- Born: November 5, 1936 Longtown, South Carolina, US
- Died: 18 September 2025 (aged 88)
- Education: University of Connecticut
- Occupations: Human rights worker, civil rights advocate, civic leader
- Organization: NAACP
- Board member of: Backus Hospital Norwich Arts Center

= Lottie B. Scott =

American civic leader and civil rights advocate (1936–2025)

Lottie B. Scott (November 5, 1936 – September 18, 2025) was an American civic leader and civil rights advocate who was a past president and co-founder of the NAACP branch in Norwich, Connecticut.

== Life and education ==
Eldest of eight children, Scott was born to Joseph Bell Jr. and Estelle Stone Bell in 1936. Raised in poverty on a farm in Longtown, South Carolina, she grew up under the South's Jim Crow laws and experienced segregation and racial discrimination. Leaving an unhappy marriage, she followed the example of her father and brother and moved with her son to Norwich, Connecticut, in 1957. Struggling to find employment as a single African American woman, she worked initially at a shoe factory and a hotel and then as a clerical typist at Norwich State Hospital. Circa 1970 she became a community resource worker for the Connecticut Commission on Human Rights and Opportunities. She retired as a regional manager 22 years later in 1992.

While working full-time at the human rights commission, Scott earned an associate degree at Three Rivers Community College and went on to earn a Bachelor of General Studies degree from the University of Connecticut in 1986.

== Public service ==
Scott was a founding member of the Norwich Branch of the NAACP in 1963; by the 1970s, she was president. She established an NAACP job bank program in 1973, helping hundreds of African American residents gain employment. Scott's leadership was instrumental in improving race relations at the Norwich Free Academy during the 1970s. Concurrent with her civil rights advocacy, she was a founding member of the Connecticut Civil Liberties Union.

Scott was a past president and founding member of the Norwich Arts Center. She was a lifetime member of the NAACP and the Norwich Historical Society and a member of the Rotary Club of Norwich for more than 20 years.
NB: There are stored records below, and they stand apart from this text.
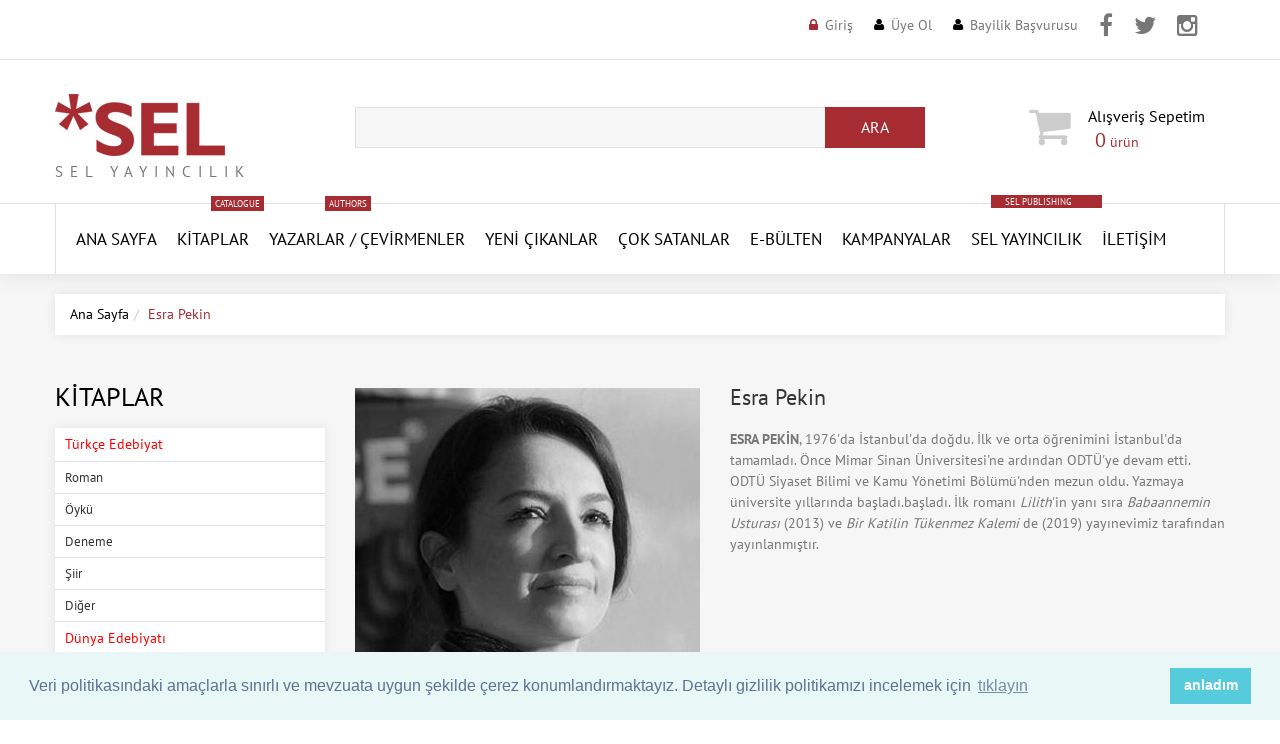

--- FILE ---
content_type: text/plain
request_url: https://www.google-analytics.com/j/collect?v=1&_v=j102&a=1187902840&t=pageview&_s=1&dl=https%3A%2F%2Fselyayincilik.com%2Fyazar%2Fesra-pekin-359&ul=en-us%40posix&dt=Esra%20Pekin%20-%20Sel%20Yay%C4%B1nc%C4%B1l%C4%B1k&sr=1280x720&vp=1280x720&_u=KGBAAEADQAAAACAAI~&jid=1661838243&gjid=1067216290&cid=573527209.1769179179&tid=UA-7212224-10&_gid=1490474960.1769179179&_r=1&_slc=1&z=400429041
body_size: -478
content:
2,cG-T3FXR6YWZJ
She has served on several city commissions, including the City of Norwich Ellis Walter Ruley Committee, the Norwich Sachem Fund, and the Norwich Disabilities Committee. In addition, Scott has served on numerous local nonprofit boards, chairing the board of Backus Hospital and serving on The Bulletin newspaper's diversity committee and the Otis Library's board of directors.

== Awards ==
Scott has received numerous awards and honors. She received the University of Connecticut's Presidential Humanitarian Award, the NAACP Connecticut State Conference's W.E.B. Du Bois Lifetime Achievement Award in 2000, and the Eastern Chamber of Commerce's Citizen of the Year Award in 1994. In 2017, Scott received the Willard M. McRae Community Diversity Award from the Liberty Bank Foundation and a Humanitarian ACE (Arts, Community and Excellence) Award from Writer's Block Ink. In 2013, she was the inaugural recipient of the eponymous Lottie B. Scott Community Diversity Award, issued by the Rotary Club of Norwich. She has been honored as a Trailblazer by the New London National Council of Negro Women and received the Pioneer Award from the Robertsine Duncan Youth Council. In 2014, the Norwich Arts Center branded its inaugural jazz concert series "Miss Lottie's Jazz Cafe."
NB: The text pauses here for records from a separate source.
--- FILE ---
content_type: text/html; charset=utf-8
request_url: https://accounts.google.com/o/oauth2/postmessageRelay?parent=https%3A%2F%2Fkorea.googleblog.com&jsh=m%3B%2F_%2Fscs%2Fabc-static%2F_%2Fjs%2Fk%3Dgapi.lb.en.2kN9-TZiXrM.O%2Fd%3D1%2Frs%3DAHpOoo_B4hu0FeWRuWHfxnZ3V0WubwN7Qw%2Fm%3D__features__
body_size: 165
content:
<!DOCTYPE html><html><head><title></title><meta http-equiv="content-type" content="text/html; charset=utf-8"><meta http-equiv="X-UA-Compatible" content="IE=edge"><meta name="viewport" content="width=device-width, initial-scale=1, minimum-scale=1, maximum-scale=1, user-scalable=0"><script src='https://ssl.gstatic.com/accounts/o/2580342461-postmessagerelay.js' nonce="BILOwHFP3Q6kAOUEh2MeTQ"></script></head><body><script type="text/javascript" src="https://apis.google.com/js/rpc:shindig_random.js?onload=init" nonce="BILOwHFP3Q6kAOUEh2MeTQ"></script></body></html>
US Senator Chris Dodd paid tribute to Scott in an address on the United States Senate floor on April 21, 1994. In his remarks, Dodd recognized her as "a Connecticut treasure" who "helped shape the social, cultural, and political agenda of an entire community."
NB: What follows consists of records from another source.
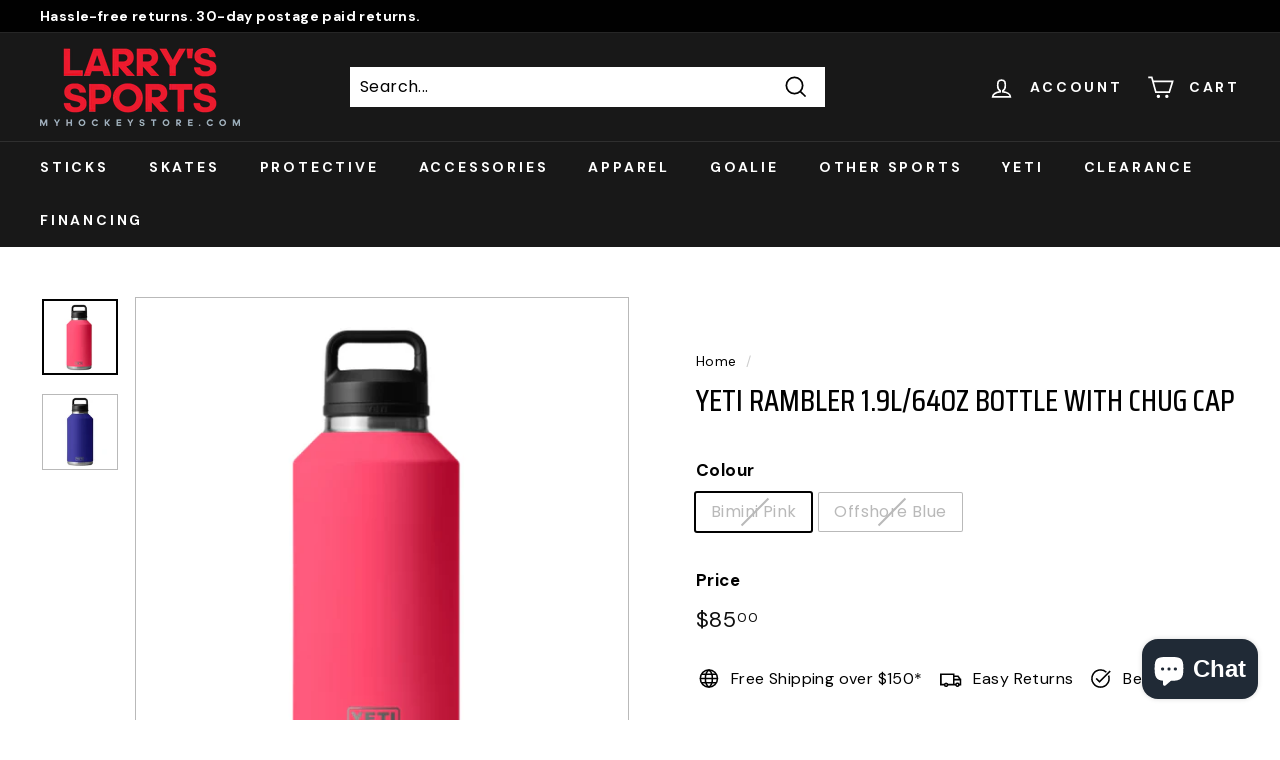

--- FILE ---
content_type: text/css
request_url: https://myhockeystore.com/cdn/shop/t/2/assets/customButtons.css?v=63358664563122286981741374776
body_size: -383
content:
.pushable{background:#ccc;border:none;border-radius:12px;padding:0;margin:4px;cursor:pointer;vertical-align:middle}.front{width:170px;height:44px;display:grid;align-items:center;padding:0;border-radius:6px;font-size:1rem;background:#000;color:#fff;transform:translateY(-4px)}.pushable:active .front{transform:translateY(-2px)}.pushable:focus:not(:focus-visible){outline:none}.front{transition:transform .6s cubic-bezier(.3,.7,.4,1)}.pushable:hover .front{transform:translateY(-6px);transition:transform .25s cubic-bezier(.3,.7,.4,1.5);color:#009;background:#bfbfbf}.pushable:active .front{transform:translateY(-2px);transition:transform 34ms}.pushableAG{background:#ccc;border:none;border-radius:12px;padding:0;margin:4px;cursor:pointer;vertical-align:middle}.frontAG{width:170px;height:44px;display:grid;align-items:center;padding:0;border-radius:6px;font-size:1rem;background:#666;color:#fff;transform:translateY(-4px)}.pushableAG:active .frontAG{transform:translateY(-2px)}.pushableAG:focus:not(:focus-visible){outline:none}.frontAG{transition:transform .6s cubic-bezier(.3,.7,.4,1)}.pushableAG:hover .frontAG{transform:translateY(-6px);transition:transform .25s cubic-bezier(.3,.7,.4,1.5);color:#009;background:#bfbfbf}.pushableAG:active .frontAG{transform:translateY(-2px);transition:transform 34ms}.pushableBK{background:#ccc;border:none;border-radius:12px;padding:0;margin:4px;cursor:pointer;vertical-align:middle}.frontBK{width:170px;height:44px;display:grid;align-items:center;padding:0;border-radius:6px;font-size:1rem;background:#d9d9d9;color:#77a;transform:translateY(-4px)}.pushableBK:active .frontBK{transform:translateY(-2px)}.pushableBK:focus:not(:focus-visible){outline:none}.frontBK{transition:transform .6s cubic-bezier(.3,.7,.4,1)}.pushableBK:hover .frontBK{transform:translateY(-6px);transition:transform .25s cubic-bezier(.3,.7,.4,1.5);color:#009;background:#bfbfbf}.pushableBK:active .frontBK{transform:translateY(-2px);transition:transform 34ms}.scBtn{background:#645cff;border:none;border-radius:12px;padding:0;margin:4px;cursor:pointer}.frontSC{min-width:170px;display:block;padding:10px 35px;border-radius:6px;font-size:1rem;background:#000;color:#fff;transform:translateY(-4px)}.scBtn:active .frontSC{transform:translateY(-2px)}.scBtn:focus:not(:focus-visible){outline:none}.frontSC{transition:transform .6s cubic-bezier(.3,.7,.4,1)}.scBtn:hover .frontSC{transform:translateY(-6px);transition:transform .25s cubic-bezier(.3,.7,.4,1.5);color:#ff0;background:#0d00ff}.scBtn:active .frontSC{transform:translateY(-2px);transition:transform 34ms}
/*# sourceMappingURL=/cdn/shop/t/2/assets/customButtons.css.map?v=63358664563122286981741374776 */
Scott's home is a stop on Norwich's Freedom Trail.

== Legacy ==
In 2018 Scott self-published her memoir Deep South–Deep North: A Family’s Journey, an account of her childhood experiences with poverty and racism and of her family's journey in the Great Migration. In 2021, she donated her papers to the UConn Library's Archives and Special Collections. Her collection includes hundreds of binders, scrapbooks, letters, photos, clippings, and meeting minutes dating from the 1960s through the early 2010s.

==Death==
Scott died on September 18, 2025, at the age of 88.